Metadata-Version: 2.1
Name: pycallibri_ecg
Version: 1.0.3
Summary: Python wrapper for CallibriECG library
Home-page: https://gitlab.com/neurosdk2/neurosamples/-/tree/main/python
Author: Brainbit Inc.
Author-email: support@brainbit.com
License: MIT
Classifier: Programming Language :: Python :: 3
Classifier: License :: OSI Approved :: MIT License
Classifier: Operating System :: Microsoft :: Windows
Classifier: Operating System :: MacOS
Classifier: Intended Audience :: Developers
Requires-Python: >=3.10
Description-Content-Type: text/markdown
License-File: LICENSE

# Mathematical library for working with ECG data from the Callibri sensor.
 
The main functionality is the calculation of cardio-interval lengths, heart rate and Stress Index (SI).

During the first 10 seconds, the algorithm is trained if it is not found in the signal. 
5 RR intervals, the training is repeated.

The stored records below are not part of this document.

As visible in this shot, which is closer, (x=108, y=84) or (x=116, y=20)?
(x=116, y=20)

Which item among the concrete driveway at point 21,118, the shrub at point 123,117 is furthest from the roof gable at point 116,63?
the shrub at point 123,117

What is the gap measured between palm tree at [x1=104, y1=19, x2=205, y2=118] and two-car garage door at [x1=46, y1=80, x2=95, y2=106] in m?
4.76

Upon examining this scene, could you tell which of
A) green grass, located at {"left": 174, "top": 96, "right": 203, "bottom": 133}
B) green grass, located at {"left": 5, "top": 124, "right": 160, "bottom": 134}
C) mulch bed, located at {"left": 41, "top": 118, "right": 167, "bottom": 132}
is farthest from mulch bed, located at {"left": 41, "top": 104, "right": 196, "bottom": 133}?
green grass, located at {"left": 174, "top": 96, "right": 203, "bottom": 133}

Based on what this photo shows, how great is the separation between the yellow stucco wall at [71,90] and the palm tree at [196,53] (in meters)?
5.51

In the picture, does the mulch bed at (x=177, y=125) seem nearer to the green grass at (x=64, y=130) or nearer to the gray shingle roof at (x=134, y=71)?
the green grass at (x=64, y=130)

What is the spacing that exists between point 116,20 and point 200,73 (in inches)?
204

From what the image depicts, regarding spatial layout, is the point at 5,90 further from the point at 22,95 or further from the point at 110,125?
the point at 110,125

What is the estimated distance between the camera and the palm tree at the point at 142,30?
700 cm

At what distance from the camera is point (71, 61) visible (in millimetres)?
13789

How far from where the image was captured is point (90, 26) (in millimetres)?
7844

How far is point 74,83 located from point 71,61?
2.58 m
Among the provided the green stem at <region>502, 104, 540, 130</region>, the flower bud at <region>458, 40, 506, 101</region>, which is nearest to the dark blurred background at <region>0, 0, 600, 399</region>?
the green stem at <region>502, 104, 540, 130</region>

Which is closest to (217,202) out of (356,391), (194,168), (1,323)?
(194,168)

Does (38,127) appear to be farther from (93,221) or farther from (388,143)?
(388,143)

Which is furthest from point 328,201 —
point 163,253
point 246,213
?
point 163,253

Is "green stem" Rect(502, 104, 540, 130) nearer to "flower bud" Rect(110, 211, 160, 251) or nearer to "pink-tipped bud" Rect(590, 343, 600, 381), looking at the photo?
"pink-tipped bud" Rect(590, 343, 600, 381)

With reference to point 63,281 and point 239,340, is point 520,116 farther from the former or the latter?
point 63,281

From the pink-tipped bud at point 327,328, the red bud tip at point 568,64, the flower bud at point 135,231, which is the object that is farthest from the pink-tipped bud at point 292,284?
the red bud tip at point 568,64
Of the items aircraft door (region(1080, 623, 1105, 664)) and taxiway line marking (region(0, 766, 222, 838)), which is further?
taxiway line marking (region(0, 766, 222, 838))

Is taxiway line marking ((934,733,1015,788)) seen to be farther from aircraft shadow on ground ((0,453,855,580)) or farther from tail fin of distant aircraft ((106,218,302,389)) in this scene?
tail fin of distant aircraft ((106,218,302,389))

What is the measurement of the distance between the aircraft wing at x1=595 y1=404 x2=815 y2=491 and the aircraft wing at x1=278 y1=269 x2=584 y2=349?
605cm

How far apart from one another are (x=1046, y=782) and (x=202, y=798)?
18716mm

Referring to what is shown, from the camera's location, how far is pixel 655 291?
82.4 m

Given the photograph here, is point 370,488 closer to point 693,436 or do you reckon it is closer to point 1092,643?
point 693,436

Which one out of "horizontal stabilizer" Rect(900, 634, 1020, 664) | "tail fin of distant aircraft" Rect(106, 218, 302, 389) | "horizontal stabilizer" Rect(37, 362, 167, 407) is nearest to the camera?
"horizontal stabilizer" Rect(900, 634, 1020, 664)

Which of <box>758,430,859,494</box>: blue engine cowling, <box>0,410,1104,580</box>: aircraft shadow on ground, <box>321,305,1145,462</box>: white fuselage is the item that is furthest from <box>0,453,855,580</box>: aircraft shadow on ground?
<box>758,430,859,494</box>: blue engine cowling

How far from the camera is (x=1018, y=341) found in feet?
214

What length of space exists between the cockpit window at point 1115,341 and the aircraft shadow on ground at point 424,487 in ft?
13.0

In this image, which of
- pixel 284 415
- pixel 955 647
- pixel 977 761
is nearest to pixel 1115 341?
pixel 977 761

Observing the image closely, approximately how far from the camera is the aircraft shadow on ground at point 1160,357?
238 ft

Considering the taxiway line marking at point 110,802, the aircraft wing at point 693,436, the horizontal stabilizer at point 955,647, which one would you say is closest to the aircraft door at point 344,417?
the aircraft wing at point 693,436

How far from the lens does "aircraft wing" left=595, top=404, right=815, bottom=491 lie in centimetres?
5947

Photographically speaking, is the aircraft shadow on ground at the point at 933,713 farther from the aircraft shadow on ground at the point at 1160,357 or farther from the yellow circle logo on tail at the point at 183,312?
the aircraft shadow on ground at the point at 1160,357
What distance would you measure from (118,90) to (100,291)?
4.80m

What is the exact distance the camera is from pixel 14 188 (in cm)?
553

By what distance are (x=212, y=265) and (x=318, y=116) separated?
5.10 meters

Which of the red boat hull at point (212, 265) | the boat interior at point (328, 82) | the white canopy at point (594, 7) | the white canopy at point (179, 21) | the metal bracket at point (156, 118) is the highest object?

In the future, work with the library takes place iteratively (adding new data, calculating indicators).

## Initialization
### Determine the basic parameters

1. Raw signal sampling frequency. Integer type. The allowed values are 250 or 1000.
2. Data processing window size. Integer type. Valid values of sampling_rate / 4 or sampling_rate / 2.
3. Number of windows to calculate SI. Integer type. Allowable values [20...50].
4. The averaging parameter of the IN calculation. Default value is 6.
5. Network frequency. Integer type. Default value is 50Hz. Available values 50Hz or 60Hz.

### Creating a library instance
Firstly you need to determine parameters and then put them to library. Tne next step is initialize the filters. In the current version the filters are built-in and clearly defined: Butterworth 2nd order BandPass 5_15 Hz.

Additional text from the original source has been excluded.